Industry Warns PM Over Freedom of Information

The News Media Association was one of over 140 media organisations and campaign groups to sign a letter to Prime Minister David Cameron expressing “serious concern” about the Government’s plans to review the Freedom of Information Act 2000.

The signatories also include Trinity Mirror, Telegraph Media Group, Newsquest, Guardian News and Media, Mail on Sunday, The Times, Archant, Johnston Press among many other national, regional and local newspaper publishers.

The letter, co-ordinated by the Campaign for Freedom of Information, takes aim at the terms of the reference of the review, which focus entirely on considering new restrictions to the Act.

The five-member Commission appointed to carry out the review has been asked to assess whether the Act provides sufficient protection for sensitive information and allows for a “safe space” for the development of policy. The Commission will also look at the “burdens” the Act imposes on public bodies dealing with FOI requests.

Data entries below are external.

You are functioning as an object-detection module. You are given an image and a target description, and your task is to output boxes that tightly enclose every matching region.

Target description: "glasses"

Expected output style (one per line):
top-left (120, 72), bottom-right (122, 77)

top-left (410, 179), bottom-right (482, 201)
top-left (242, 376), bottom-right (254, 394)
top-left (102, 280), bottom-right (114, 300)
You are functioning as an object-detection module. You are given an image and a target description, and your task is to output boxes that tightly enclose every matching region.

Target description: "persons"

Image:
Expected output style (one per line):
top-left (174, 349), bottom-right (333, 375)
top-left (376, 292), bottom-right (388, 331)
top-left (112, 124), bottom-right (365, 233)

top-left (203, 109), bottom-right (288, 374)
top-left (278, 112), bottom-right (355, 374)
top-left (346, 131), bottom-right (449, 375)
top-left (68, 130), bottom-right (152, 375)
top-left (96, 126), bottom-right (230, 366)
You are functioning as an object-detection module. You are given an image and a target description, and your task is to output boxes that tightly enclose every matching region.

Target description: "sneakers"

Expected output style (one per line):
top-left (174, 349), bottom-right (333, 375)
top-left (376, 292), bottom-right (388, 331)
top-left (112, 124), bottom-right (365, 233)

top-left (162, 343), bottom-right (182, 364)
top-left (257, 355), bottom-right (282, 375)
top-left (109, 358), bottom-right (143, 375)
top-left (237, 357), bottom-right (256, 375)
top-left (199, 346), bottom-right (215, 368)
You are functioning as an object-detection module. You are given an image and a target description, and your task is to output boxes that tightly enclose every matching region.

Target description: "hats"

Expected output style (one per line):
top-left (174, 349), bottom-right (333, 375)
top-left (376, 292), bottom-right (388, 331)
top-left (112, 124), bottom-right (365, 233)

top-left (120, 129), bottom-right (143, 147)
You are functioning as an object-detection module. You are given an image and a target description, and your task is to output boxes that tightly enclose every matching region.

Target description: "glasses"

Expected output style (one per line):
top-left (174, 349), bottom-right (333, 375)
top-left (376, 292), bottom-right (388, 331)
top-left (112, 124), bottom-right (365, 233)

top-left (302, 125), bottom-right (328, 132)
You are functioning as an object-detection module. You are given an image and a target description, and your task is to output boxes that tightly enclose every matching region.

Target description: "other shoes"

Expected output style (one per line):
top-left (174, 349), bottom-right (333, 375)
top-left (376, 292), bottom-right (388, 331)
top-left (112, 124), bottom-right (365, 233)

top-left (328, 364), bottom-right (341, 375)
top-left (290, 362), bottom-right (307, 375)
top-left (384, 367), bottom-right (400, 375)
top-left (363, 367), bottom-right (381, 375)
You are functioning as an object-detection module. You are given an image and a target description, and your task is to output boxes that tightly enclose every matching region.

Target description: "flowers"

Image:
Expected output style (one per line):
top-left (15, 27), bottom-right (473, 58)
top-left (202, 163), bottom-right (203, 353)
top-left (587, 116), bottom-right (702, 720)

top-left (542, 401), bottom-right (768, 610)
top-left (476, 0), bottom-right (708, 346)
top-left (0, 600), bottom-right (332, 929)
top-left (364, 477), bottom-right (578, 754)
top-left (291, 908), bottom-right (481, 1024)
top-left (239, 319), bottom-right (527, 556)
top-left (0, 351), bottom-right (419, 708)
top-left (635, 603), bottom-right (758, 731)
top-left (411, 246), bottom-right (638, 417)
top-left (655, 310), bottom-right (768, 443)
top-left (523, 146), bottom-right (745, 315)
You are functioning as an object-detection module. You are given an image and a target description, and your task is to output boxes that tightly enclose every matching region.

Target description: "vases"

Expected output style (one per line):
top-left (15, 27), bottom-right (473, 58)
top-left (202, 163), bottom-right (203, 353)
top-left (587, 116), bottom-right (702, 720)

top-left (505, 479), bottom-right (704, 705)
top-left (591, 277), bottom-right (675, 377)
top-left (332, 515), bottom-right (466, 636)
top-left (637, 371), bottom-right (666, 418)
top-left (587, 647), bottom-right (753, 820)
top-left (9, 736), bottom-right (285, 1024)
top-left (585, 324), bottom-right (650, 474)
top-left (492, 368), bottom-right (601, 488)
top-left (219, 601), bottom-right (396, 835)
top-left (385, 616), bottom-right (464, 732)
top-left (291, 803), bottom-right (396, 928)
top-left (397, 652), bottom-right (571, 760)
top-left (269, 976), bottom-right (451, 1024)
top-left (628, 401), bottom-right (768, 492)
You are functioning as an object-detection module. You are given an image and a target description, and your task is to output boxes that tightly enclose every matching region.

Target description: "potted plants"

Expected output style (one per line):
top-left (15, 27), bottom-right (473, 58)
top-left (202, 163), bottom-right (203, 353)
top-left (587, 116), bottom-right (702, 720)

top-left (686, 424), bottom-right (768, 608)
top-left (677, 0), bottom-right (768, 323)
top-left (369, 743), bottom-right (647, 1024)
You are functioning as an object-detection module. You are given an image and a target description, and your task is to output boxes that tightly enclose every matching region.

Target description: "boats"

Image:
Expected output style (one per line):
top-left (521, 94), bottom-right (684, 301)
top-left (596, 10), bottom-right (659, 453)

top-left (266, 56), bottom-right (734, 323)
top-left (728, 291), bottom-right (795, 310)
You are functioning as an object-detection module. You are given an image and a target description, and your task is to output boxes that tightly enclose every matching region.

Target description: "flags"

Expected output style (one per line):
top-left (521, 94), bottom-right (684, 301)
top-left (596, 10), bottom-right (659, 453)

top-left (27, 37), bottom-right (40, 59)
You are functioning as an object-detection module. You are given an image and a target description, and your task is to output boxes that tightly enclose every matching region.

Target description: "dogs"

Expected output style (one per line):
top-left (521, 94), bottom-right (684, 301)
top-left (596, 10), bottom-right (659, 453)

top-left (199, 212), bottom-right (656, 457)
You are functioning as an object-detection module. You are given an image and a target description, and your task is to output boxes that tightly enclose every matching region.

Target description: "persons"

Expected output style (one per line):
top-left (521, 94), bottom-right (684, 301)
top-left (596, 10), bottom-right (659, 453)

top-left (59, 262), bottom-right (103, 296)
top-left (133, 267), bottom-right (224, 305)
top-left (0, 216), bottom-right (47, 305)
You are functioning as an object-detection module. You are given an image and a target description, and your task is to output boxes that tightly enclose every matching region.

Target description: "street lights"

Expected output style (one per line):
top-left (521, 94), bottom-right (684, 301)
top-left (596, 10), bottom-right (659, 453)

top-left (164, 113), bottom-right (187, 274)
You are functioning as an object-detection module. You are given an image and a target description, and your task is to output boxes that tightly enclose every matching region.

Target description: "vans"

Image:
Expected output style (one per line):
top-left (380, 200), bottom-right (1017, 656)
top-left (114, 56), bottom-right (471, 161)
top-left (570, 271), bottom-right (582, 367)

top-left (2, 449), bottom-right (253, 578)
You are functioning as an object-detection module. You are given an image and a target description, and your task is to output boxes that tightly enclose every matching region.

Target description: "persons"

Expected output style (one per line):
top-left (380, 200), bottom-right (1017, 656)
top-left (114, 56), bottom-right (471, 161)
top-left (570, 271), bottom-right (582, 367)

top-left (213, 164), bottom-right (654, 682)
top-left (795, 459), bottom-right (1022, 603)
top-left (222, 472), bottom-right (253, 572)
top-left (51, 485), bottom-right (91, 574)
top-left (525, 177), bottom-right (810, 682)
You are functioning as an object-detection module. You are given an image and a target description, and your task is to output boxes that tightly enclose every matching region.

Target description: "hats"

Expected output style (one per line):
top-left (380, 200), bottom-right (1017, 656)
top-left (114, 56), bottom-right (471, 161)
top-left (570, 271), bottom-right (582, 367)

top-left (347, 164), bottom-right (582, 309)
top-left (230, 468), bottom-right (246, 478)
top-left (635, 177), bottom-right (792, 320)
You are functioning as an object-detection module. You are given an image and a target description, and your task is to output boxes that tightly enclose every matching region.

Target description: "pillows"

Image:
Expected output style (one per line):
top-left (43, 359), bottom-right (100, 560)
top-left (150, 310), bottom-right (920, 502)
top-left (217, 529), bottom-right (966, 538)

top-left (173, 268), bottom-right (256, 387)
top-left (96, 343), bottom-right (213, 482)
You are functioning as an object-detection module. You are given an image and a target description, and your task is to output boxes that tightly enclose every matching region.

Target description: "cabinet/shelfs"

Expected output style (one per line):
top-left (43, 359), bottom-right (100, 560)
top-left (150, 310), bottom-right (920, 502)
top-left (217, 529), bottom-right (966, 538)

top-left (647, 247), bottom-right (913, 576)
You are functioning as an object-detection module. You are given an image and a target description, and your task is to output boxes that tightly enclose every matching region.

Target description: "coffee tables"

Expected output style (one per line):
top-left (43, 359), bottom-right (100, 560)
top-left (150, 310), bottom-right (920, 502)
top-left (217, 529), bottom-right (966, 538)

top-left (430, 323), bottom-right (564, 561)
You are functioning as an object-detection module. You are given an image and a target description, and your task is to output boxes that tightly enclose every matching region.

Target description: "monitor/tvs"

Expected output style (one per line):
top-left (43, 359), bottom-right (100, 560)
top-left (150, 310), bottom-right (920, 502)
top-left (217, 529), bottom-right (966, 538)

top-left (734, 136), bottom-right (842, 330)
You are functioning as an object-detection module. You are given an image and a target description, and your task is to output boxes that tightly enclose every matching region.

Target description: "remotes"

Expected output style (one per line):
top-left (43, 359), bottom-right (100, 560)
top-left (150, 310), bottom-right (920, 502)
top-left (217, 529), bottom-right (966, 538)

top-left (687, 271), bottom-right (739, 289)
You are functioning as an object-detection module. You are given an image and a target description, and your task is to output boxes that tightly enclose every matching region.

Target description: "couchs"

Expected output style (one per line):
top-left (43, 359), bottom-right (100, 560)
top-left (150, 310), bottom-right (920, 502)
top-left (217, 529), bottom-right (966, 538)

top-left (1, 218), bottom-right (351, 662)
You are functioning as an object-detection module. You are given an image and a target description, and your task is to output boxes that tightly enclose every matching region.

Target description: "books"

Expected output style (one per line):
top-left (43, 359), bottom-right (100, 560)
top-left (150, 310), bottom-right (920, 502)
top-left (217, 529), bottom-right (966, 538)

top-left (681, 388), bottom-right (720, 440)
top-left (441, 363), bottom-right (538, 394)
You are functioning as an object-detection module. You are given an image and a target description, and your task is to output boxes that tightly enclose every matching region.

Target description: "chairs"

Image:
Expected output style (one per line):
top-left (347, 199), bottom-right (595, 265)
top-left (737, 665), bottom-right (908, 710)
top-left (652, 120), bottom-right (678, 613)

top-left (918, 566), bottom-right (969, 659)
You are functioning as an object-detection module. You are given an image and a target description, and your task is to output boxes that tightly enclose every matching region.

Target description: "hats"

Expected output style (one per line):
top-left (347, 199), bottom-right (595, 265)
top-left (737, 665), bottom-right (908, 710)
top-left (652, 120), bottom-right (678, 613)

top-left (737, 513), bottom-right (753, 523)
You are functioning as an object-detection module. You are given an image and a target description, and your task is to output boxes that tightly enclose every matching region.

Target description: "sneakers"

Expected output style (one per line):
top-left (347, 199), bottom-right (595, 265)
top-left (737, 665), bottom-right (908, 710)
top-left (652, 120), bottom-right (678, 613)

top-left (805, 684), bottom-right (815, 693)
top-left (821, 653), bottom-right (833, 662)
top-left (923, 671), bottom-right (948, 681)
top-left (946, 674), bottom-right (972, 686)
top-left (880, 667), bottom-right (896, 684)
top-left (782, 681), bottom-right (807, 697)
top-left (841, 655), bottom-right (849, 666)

“There is no indication that it is expected to consider how the right of access might need to be improved,” the letter states.

The letter also criticises the composition of the Commission, which includes two former home secretaries, a former permanent secretary and the chair of a body subject to the FOI Act. A Government perspective on the Act’s operation “will be well represented on the Commission itself” the letter says.

One of the Commissioners is former Home Secretary Jack Straw, who is a vocal critic of the Act, and another, Dame Patricia Hodgson, was chair of Ofcom when it said that that the Act has had a “chilling effect” on the proper recording of information by public bodies.

The letter warns that their inclusion compromises the objectivity of the Commission: “An independent Commission is expected to reach its views based on the evidence presented to it rather than the pre-existing views of its members. Indeed, in appointing members to such a body we would expect the government to expressly avoid those who appear to have already reached and expressed firm views. It has done the opposite. The government does not appear to intend the Commission to carry out an independent and open minded inquiry.”

The Commission has yet to make any announcement at all as to how it will conduct its review of the Act. The NMA, which is campaigning against efforts to water down the Act, will be making a submission in defence of the FOIA and will encourage its members to make representations as well.  The NMA has already responded to the MoJ consultation on court fees and made submissions to the House of Commons Justice Committee, echoing the concerns set out in the letter.